Finding misogynistic rhetoric in Shakespeare, however, is a bit like finding hay in a haystack. I won’t say that it’s acceptable, but he was a product of his times. When teaching the plays we can’t avoid talking about these themes, but ultimately one must admire his mastery of his craft. However, I have also watched some thirty episodes of M*A*S*H in the past week, and I was more than a little surprised at what I found, or rather, what I had missed as a child.

I must admit, I have special place in my heart for M*A*S*H; I have a penchant for quick witted one-liners, and Hawkeye Pierce ranks with Groucho Marx in the halls of the gods of that genre. However, despite Alan Alda’s contributions to and acknowledgements from the feminist movement later on, the first couple seasons of the show were replete with misogynistic slurs, sentiments, and acts.

I cannot and shall not deny the wonderful way in which they redeemed Hawkeye in the season seven episode “Inga”. For those of you who are not as familiar with the show, I shall provide a summary.

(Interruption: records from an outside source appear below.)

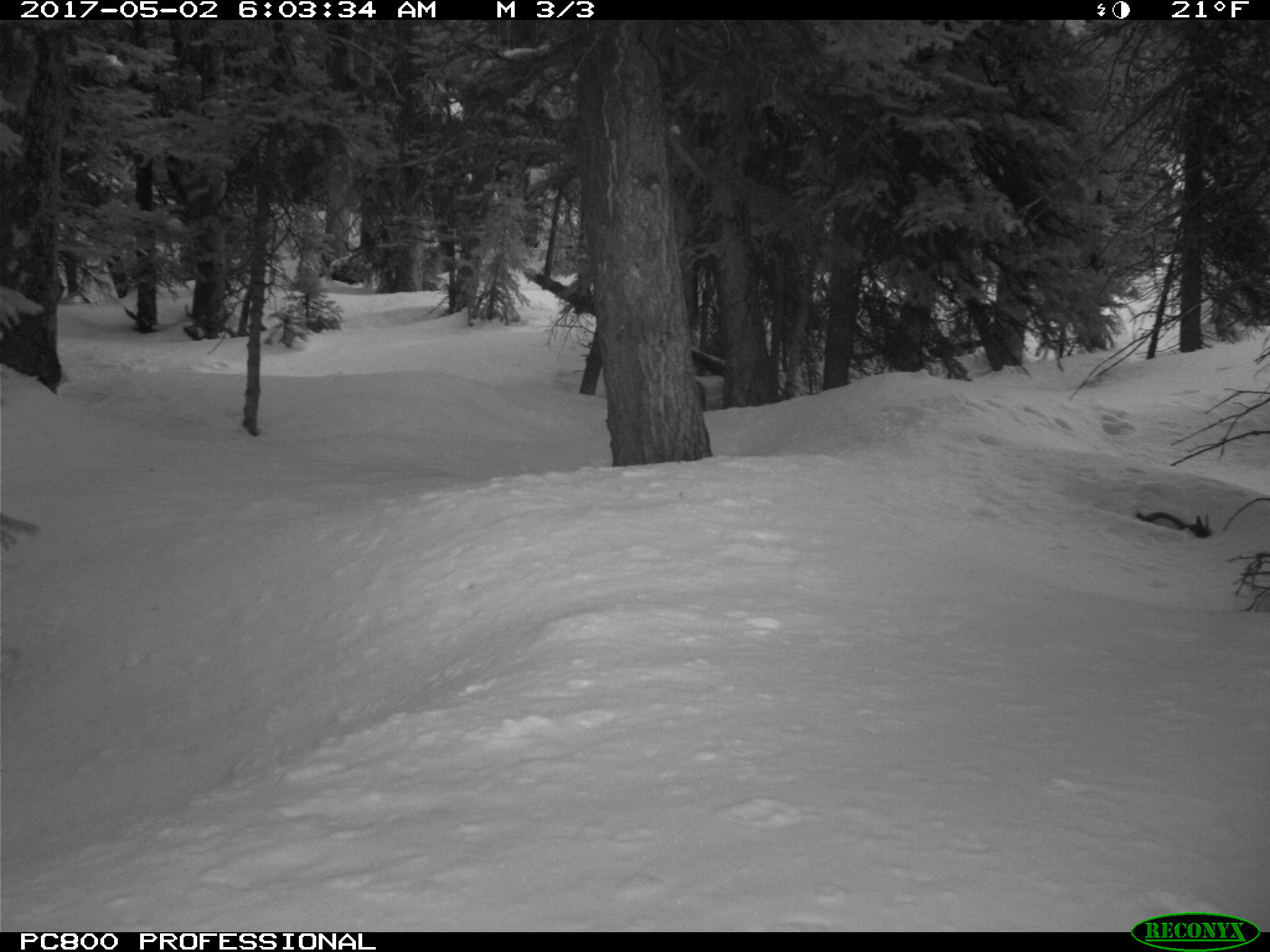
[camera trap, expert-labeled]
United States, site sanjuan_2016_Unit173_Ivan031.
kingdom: Animalia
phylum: Chordata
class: Mammalia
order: Carnivora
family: Mustelidae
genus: Martes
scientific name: Martes americana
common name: american marten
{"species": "Martes americana (american marten)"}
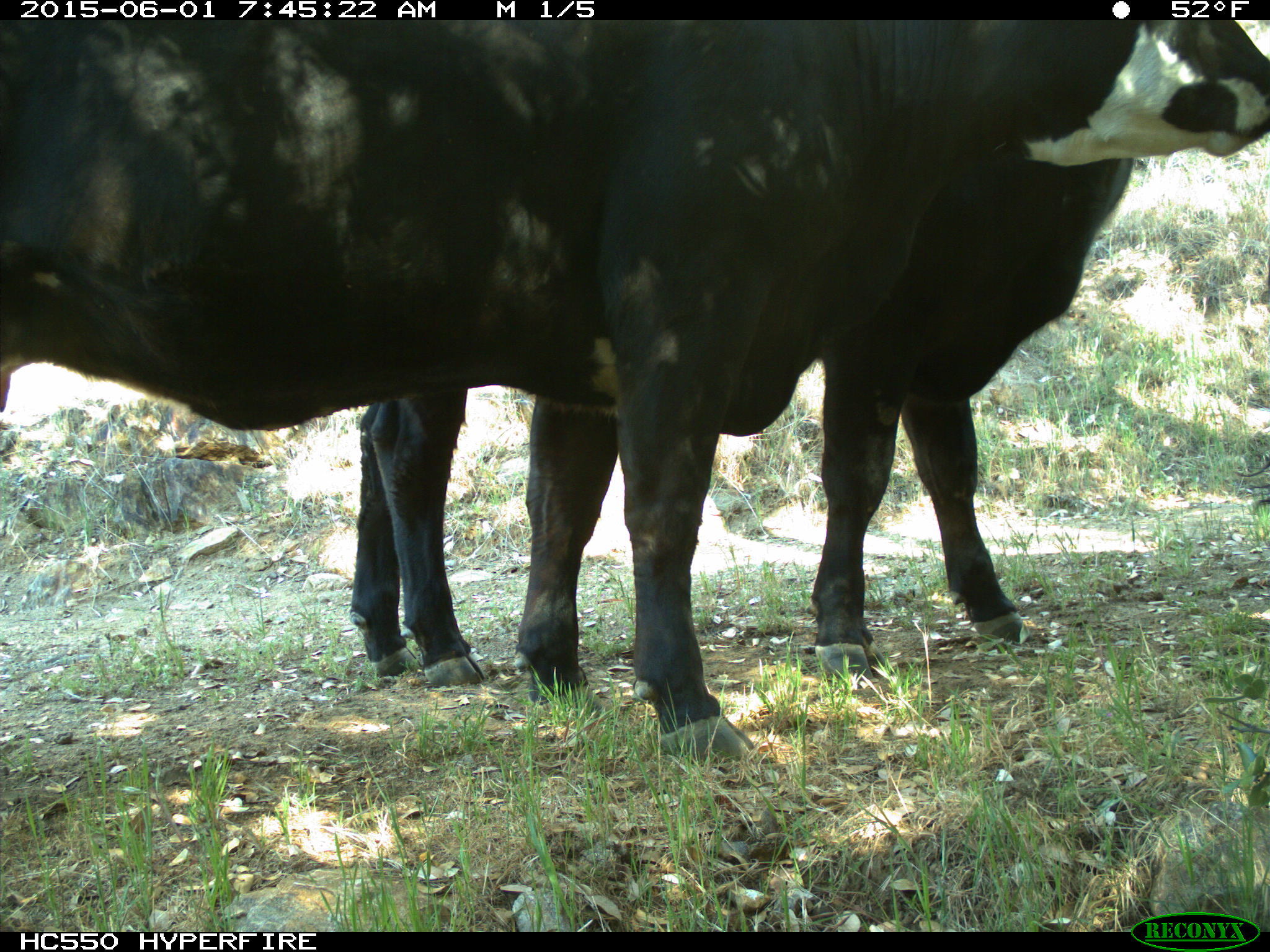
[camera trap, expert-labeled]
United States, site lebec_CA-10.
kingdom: Animalia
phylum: Chordata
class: Mammalia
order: Artiodactyla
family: Bovidae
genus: Bos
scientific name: Bos taurus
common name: domestic cow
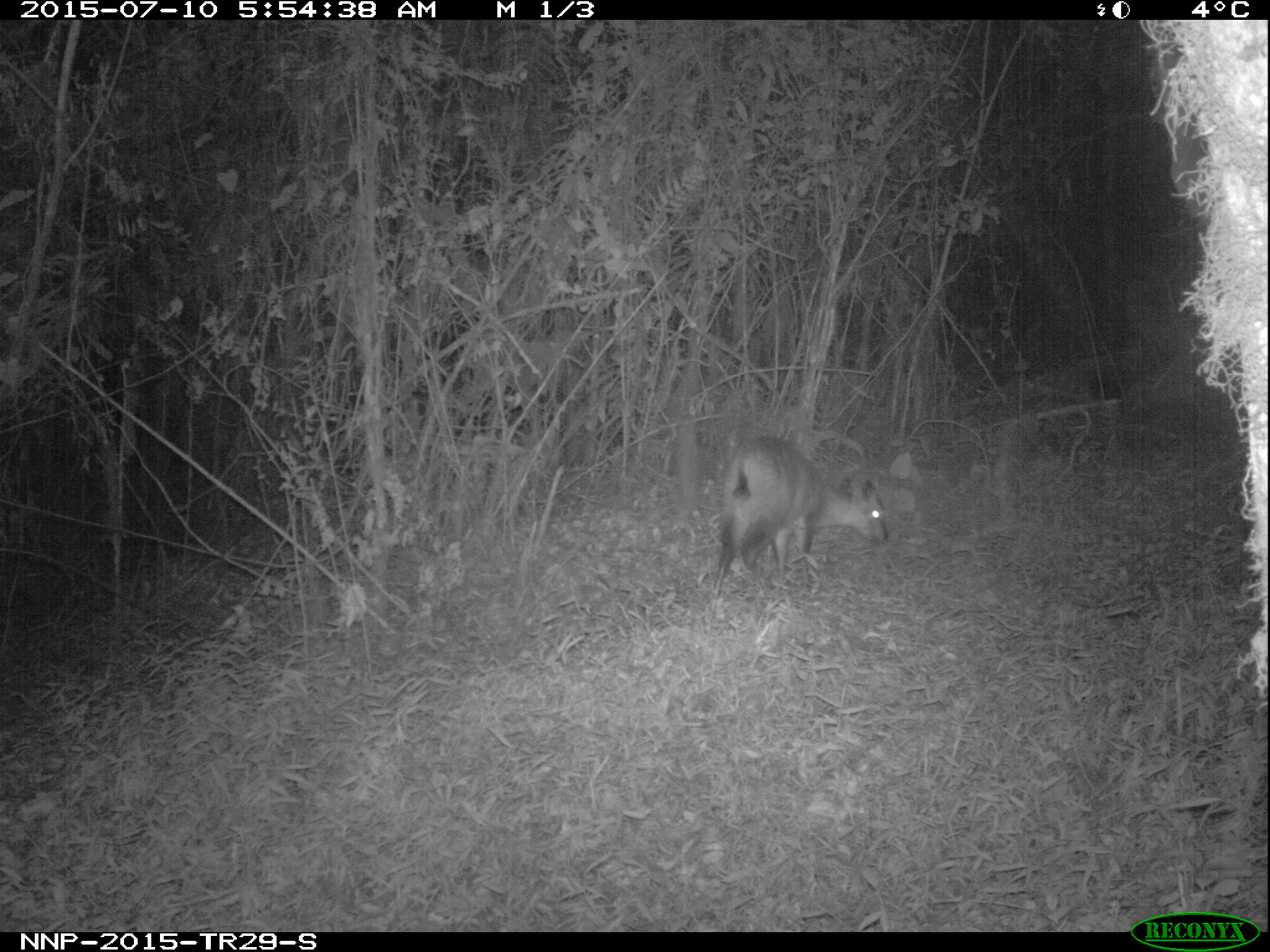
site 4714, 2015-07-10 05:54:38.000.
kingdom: Animalia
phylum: Chordata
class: Mammalia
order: Artiodactyla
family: Bovidae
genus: Cephalophus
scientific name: Cephalophus nigrifrons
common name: black-fronted duiker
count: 1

A female doctor comes to visit the 4077th and shows up all of the main cast members. Hawkeye, as is his wont, falls for her. However, he has difficulty dealing with the fact that she is a talented and intelligent surgeon in her own right. Ultimately, he realises the error in his ways, but she is on her way out by that time.

It was a great episode, but it happened too late. Why did Hawkeye do so much to teach racists a lesson or two while not realising his own bigotry?

This realisation may not stop me from watching the show, but it has certainly put it in a new perspective for me.